For the past three months, the Columbia lawyer has worked on a special board committee to negotiate the refinancing package. He said an agreement is at least six weeks away.

“This process has not gone as fast as some of us would have liked, but it is going in a positive direction,” Morrison told the board Friday.

Benedict’s external auditing firm, Cherry Bekaert & Holland, reported to the trustees that Benedict has seen some of its assets shrink for two consecutive years, by $5 million last year and by $4 million a year earlier.

Auditor Jim Ratchford described that trend as “troubling.” “You can’t sustain that,” he told the board’s finance committee.

Williams said he does not expect any further erosion.

In a statement issued with the auditors’ report, Benedict officials said that if certain one-time, non-cash expenses required by accounting rules are taken out of the report, the college would have had a $1.2 million surplus last year.

Swinton said paying off a bond issue triggered a $1 million charge; some assets were devalued by $3.5 million; and the conversion of a loan program to grants caused a $1.6 million increase in tuition and fees.

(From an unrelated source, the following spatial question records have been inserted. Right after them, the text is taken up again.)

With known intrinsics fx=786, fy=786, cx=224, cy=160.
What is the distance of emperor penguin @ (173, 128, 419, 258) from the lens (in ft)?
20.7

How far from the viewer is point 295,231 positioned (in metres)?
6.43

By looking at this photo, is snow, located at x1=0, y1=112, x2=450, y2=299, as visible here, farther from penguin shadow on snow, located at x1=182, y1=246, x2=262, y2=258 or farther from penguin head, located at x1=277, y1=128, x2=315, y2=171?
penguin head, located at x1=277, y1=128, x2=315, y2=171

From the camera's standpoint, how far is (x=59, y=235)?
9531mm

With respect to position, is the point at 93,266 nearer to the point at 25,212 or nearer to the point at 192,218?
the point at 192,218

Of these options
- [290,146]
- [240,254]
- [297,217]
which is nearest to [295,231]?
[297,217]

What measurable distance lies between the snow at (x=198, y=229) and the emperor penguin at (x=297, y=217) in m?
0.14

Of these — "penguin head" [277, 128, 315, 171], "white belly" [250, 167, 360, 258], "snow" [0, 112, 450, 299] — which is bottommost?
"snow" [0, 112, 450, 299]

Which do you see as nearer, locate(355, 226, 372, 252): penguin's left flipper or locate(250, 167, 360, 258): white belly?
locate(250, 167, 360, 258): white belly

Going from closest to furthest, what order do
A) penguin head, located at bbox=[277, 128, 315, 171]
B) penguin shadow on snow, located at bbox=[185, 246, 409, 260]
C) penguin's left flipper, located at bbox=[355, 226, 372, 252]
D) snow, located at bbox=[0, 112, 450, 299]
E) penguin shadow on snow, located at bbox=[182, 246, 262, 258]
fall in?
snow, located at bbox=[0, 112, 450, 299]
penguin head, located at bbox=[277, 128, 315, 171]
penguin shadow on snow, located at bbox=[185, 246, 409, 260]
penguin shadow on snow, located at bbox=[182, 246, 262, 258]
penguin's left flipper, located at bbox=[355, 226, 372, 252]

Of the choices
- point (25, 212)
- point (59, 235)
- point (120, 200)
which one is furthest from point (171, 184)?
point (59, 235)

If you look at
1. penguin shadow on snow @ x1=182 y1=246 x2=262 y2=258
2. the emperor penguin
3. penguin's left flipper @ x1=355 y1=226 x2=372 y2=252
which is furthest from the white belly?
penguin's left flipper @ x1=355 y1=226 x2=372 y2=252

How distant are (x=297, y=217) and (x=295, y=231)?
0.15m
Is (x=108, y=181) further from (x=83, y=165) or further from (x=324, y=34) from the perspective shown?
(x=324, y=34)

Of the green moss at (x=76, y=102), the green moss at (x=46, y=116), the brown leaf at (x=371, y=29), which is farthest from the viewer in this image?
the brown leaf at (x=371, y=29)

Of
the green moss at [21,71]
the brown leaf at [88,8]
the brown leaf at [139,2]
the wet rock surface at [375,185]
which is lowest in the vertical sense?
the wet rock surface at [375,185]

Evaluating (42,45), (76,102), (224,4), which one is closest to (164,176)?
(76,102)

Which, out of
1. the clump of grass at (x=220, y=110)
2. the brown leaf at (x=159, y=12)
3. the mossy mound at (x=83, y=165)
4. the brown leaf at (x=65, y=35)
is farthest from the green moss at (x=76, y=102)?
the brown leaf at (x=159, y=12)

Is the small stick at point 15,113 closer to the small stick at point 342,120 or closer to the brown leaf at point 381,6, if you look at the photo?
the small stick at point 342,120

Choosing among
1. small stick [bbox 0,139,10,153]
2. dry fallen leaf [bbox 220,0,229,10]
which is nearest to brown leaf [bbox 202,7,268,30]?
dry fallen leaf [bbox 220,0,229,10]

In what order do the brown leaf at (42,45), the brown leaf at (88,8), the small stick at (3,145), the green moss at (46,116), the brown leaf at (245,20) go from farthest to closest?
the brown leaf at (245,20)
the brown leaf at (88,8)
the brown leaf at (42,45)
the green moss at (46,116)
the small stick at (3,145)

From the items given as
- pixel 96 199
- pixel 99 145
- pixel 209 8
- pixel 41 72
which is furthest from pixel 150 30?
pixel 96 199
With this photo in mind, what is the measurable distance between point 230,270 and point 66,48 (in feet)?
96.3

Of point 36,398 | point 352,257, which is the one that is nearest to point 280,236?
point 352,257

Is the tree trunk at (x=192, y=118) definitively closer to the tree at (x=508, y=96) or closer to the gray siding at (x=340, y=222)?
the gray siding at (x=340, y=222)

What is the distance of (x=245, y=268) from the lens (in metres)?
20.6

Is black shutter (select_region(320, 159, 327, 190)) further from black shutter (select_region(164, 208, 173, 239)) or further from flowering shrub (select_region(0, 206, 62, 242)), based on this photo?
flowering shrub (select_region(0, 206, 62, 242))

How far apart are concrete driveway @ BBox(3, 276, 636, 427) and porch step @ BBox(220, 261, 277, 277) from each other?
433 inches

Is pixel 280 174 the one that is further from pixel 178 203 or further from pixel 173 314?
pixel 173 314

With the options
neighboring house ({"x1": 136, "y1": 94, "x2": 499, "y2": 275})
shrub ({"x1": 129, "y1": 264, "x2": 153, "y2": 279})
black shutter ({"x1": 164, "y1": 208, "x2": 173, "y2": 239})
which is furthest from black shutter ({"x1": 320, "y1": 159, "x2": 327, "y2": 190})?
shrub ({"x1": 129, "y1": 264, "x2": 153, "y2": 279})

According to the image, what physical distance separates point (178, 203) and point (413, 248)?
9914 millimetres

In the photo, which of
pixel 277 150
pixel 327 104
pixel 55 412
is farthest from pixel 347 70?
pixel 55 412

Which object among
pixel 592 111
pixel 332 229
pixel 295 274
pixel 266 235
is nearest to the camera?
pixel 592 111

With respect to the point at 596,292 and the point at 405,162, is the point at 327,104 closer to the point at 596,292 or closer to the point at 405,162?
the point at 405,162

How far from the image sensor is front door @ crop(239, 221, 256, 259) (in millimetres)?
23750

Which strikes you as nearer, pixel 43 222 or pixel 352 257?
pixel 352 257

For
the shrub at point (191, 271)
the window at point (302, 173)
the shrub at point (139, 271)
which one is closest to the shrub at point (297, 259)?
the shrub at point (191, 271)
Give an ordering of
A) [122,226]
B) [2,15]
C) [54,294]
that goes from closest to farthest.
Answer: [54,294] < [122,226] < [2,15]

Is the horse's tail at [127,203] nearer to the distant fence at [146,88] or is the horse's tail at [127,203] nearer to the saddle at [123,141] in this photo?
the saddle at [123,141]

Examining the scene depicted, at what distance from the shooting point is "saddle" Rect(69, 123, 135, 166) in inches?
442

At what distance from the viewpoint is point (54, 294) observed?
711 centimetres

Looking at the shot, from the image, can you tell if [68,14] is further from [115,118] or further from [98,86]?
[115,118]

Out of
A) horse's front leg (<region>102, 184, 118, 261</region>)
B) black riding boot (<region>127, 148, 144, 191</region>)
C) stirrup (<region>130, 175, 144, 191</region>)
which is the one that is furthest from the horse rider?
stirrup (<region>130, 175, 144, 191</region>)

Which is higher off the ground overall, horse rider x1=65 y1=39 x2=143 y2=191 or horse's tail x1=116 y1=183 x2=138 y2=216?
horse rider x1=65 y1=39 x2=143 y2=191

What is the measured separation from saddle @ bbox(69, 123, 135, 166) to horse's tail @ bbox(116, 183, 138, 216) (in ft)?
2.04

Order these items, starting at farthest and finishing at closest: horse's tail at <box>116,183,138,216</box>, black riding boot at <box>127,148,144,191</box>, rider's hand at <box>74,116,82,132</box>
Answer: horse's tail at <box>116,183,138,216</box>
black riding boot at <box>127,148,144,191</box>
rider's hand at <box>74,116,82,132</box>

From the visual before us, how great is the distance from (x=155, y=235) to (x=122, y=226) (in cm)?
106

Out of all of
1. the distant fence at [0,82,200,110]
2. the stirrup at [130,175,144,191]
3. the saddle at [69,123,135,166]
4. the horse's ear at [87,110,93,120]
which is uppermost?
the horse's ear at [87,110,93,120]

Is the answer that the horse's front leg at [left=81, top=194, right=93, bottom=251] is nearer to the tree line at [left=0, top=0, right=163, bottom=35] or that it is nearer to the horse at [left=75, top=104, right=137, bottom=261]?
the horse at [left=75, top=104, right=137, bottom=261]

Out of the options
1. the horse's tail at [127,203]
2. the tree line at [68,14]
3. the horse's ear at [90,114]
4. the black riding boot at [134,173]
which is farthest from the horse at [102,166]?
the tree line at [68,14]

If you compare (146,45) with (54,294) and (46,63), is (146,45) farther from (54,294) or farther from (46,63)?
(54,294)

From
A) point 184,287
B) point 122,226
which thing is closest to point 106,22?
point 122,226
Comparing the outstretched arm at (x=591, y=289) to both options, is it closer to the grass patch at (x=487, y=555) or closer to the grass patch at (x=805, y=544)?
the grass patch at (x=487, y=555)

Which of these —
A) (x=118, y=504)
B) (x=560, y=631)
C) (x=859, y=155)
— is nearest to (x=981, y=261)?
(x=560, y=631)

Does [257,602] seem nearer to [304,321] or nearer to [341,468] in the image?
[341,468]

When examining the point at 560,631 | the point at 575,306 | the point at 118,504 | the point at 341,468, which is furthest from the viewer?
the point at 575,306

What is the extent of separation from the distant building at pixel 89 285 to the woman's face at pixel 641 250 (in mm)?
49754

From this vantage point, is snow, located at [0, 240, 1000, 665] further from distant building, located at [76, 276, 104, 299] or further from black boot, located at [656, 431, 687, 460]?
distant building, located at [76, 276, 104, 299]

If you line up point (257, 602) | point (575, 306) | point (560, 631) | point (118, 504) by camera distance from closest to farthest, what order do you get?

One major factor in Benedict’s declining revenue is the increase in tuition discounts.

In the year ended June 30, discounts from the “sticker price” of $12,956 per year per student totaled $8.2 million compared with $4.3 million in discounts a year earlier.

Swinton told trustees the tuition discount program was part of the college’s recruitment effort .

He said the college has “stabilized” after several years of declining enrollment. Last fall, 2,532 students enrolled, Swinton said, and he expects final enrollment for the spring to be about 2,310.

He would like to see average enrollment grow to about 2,600 in the next few years.

“We’re fine financially at about 2,300, but we like to have a little cushion,” Swinton said.